Rows from a dataset
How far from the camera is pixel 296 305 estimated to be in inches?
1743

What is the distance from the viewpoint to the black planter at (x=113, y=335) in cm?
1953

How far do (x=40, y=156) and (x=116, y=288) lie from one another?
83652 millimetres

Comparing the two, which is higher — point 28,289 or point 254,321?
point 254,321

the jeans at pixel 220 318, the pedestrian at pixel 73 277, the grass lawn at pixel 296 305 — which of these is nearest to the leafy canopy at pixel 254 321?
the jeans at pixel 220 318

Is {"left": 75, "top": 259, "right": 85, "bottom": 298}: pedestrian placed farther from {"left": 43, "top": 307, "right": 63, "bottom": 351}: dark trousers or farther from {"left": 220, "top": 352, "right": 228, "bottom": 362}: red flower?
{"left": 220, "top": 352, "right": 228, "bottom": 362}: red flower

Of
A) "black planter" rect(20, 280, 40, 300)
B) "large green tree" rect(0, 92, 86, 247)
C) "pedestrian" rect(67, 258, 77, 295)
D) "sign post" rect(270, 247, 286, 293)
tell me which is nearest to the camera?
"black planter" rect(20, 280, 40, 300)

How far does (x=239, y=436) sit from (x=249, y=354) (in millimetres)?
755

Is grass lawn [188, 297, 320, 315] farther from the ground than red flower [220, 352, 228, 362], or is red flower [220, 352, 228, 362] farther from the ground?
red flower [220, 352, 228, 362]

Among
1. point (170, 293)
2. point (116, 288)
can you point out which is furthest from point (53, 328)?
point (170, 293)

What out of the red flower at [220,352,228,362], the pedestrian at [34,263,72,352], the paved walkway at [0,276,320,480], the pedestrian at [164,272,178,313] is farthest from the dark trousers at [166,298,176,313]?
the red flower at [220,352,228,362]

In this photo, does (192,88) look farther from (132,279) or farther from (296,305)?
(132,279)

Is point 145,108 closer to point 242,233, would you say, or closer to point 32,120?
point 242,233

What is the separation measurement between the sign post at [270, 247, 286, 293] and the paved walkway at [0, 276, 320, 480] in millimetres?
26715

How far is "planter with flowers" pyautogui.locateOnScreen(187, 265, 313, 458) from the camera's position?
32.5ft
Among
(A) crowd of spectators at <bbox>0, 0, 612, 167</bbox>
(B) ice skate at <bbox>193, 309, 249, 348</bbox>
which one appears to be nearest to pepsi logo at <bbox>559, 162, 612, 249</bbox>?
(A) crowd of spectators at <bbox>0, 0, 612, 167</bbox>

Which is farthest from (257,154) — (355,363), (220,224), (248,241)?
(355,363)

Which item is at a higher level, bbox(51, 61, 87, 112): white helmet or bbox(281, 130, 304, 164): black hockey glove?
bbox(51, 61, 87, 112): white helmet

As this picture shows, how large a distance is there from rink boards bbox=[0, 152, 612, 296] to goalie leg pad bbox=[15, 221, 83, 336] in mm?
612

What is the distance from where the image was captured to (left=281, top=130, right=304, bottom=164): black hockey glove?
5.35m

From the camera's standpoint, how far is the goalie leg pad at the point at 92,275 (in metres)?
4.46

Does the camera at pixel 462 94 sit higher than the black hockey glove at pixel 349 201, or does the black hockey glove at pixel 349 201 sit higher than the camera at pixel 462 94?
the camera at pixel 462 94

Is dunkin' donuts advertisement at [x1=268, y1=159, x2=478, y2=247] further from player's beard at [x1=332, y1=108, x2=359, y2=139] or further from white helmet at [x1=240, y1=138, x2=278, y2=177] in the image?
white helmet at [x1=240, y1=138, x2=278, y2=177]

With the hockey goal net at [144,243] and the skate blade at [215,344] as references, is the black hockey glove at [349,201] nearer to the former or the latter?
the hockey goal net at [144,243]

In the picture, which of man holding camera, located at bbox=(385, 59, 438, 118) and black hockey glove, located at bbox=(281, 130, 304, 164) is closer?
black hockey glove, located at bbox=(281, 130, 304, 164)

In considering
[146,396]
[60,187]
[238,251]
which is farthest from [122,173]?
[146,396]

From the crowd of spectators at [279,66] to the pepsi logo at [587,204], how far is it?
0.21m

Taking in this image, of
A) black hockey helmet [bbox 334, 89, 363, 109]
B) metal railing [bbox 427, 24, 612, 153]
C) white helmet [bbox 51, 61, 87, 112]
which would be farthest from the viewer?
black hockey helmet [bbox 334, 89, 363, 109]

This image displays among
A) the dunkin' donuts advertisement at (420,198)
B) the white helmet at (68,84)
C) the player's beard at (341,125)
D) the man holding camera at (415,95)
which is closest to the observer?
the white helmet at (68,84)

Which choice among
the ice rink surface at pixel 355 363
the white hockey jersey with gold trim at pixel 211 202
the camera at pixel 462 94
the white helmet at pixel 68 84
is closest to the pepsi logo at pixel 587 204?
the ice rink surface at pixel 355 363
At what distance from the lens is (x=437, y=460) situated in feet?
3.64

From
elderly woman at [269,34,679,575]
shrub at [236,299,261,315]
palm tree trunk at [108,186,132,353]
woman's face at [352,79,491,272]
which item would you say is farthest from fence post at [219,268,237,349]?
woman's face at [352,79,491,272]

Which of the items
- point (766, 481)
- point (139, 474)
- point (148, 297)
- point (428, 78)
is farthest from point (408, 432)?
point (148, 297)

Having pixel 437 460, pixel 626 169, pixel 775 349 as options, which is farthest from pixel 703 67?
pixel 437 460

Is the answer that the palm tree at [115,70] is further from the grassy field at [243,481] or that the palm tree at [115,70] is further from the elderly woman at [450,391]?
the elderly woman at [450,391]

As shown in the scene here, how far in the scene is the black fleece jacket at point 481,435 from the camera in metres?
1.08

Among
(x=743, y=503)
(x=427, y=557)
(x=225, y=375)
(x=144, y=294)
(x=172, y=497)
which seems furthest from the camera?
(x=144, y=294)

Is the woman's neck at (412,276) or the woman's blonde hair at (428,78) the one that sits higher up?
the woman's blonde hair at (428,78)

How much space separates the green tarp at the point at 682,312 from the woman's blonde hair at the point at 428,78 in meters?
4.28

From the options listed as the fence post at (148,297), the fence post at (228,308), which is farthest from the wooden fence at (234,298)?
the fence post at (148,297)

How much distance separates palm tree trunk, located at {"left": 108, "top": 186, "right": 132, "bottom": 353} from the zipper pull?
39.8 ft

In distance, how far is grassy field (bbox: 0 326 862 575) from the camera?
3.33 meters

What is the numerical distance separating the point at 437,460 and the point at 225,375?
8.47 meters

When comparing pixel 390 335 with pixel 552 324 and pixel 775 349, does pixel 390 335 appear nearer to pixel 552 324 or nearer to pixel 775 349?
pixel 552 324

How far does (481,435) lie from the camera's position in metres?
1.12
==
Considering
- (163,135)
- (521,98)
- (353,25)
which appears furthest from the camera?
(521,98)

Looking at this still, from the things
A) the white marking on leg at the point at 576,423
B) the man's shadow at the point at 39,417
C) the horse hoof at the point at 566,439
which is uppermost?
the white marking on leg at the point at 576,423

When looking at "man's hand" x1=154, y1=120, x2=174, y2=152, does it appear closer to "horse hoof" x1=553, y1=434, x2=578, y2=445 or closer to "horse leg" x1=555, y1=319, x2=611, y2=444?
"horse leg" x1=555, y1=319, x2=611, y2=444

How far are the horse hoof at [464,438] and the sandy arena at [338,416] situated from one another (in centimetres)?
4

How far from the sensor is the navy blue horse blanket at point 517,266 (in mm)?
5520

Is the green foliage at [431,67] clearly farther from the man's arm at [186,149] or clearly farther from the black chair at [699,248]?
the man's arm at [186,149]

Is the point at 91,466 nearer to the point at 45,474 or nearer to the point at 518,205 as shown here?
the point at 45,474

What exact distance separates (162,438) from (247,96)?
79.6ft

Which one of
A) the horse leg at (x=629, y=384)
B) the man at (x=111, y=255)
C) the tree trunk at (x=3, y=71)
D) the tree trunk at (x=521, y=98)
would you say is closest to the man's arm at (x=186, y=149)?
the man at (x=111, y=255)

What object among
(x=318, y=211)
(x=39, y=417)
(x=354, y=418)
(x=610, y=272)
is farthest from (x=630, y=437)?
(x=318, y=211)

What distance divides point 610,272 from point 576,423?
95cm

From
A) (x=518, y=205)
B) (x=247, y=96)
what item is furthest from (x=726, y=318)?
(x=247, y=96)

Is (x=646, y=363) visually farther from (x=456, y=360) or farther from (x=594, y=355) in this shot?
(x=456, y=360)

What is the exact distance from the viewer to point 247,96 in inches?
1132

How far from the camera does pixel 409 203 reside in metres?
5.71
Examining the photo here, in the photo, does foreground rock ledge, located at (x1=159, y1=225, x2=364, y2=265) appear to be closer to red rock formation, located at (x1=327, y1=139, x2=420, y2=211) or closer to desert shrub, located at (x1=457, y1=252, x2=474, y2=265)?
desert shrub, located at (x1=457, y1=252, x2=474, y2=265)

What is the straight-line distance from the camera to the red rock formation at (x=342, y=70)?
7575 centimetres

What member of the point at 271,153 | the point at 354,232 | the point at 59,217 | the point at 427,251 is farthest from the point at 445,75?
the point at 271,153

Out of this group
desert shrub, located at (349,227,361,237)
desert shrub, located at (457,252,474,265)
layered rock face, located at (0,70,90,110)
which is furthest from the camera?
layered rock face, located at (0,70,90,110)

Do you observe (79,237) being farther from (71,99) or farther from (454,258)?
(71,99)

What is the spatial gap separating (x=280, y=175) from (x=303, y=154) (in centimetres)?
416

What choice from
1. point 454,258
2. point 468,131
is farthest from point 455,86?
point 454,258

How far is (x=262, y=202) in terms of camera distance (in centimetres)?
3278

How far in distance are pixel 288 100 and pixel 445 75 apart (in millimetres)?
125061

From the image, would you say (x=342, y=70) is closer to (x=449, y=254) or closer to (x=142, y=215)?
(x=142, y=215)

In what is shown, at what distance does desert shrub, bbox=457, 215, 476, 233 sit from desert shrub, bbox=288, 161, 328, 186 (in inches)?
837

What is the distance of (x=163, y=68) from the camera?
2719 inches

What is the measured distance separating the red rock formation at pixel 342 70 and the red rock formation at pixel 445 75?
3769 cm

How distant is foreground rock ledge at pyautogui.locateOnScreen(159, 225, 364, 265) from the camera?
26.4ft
==
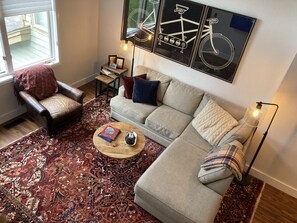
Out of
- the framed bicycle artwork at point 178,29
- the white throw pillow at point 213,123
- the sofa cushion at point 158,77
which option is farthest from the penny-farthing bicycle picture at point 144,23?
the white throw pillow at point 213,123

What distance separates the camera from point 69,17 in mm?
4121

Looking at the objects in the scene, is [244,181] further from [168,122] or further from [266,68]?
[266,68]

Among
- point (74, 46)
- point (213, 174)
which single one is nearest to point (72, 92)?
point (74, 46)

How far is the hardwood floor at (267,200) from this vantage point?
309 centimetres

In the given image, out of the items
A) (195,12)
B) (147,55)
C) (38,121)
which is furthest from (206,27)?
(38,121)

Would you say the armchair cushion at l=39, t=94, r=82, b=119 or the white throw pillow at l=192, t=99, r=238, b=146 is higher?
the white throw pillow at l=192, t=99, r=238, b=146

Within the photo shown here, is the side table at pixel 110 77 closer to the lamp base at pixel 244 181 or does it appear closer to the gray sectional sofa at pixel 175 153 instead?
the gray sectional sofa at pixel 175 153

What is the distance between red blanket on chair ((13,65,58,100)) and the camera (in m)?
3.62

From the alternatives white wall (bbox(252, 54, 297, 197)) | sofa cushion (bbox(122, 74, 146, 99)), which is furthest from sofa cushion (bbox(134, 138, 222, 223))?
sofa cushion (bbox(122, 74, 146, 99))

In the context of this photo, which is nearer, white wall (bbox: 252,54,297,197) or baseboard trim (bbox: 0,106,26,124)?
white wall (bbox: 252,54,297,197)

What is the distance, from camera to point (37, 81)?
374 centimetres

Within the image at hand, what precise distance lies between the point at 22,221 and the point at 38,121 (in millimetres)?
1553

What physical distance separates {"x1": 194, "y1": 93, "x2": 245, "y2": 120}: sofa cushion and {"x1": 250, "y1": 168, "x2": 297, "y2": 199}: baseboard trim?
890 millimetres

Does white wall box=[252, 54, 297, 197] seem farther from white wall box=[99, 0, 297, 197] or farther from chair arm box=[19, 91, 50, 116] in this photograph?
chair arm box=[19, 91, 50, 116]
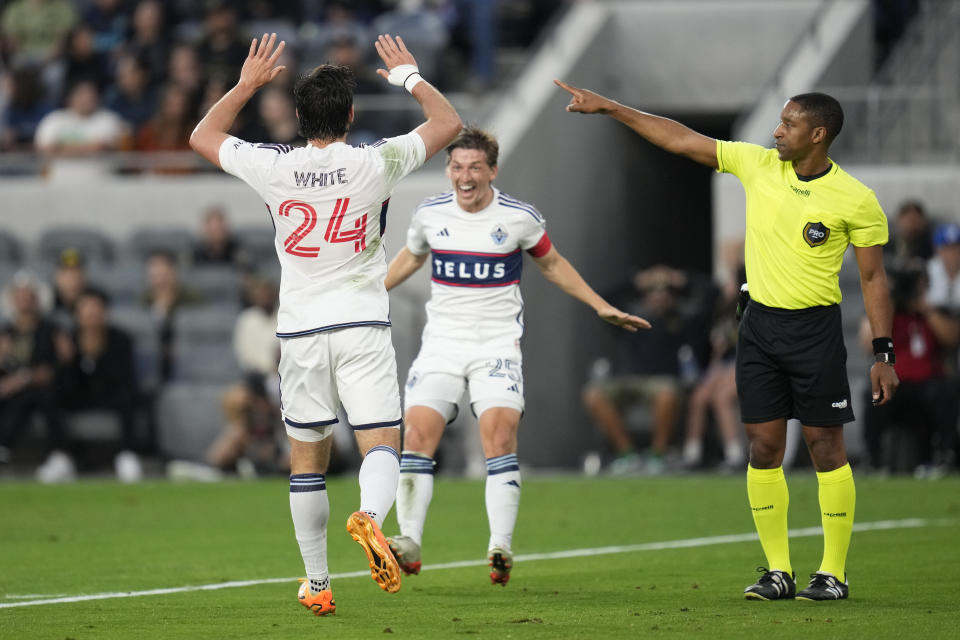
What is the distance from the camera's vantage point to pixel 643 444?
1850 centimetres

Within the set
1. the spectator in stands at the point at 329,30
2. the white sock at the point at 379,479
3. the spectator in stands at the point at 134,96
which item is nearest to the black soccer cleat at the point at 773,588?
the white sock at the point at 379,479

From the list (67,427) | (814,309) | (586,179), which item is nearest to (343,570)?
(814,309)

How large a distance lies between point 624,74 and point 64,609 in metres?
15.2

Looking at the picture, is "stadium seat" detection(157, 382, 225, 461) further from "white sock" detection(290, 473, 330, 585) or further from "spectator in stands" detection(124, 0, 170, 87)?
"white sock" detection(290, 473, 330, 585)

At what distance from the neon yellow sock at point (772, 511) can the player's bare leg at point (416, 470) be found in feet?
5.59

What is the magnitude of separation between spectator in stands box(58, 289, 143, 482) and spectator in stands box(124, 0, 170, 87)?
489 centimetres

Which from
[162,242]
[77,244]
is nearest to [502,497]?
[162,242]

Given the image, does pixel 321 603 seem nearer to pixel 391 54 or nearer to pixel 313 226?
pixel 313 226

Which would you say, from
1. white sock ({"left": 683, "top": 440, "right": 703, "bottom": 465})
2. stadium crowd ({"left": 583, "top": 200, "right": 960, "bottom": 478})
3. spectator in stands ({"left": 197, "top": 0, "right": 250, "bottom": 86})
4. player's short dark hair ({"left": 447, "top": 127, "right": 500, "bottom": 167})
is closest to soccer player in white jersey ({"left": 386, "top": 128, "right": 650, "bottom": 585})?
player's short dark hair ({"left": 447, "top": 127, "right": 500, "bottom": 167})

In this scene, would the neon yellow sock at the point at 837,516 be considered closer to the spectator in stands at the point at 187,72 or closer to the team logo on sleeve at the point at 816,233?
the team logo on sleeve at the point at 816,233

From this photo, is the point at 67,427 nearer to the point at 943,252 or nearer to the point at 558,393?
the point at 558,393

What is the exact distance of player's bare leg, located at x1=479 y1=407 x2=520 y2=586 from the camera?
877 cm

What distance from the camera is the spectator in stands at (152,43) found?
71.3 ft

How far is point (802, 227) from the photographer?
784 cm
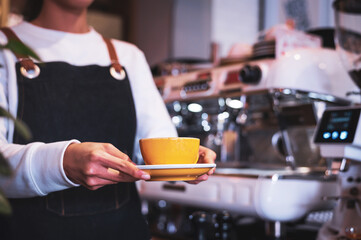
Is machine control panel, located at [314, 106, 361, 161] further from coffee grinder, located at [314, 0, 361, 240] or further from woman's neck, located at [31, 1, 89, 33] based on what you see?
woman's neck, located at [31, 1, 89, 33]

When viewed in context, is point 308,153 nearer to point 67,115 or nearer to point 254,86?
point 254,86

• [What is asked] How many lines of the records above contain the string "meters"? Treat uppercase and lowercase as different, and give only the number.

• [Written answer] 3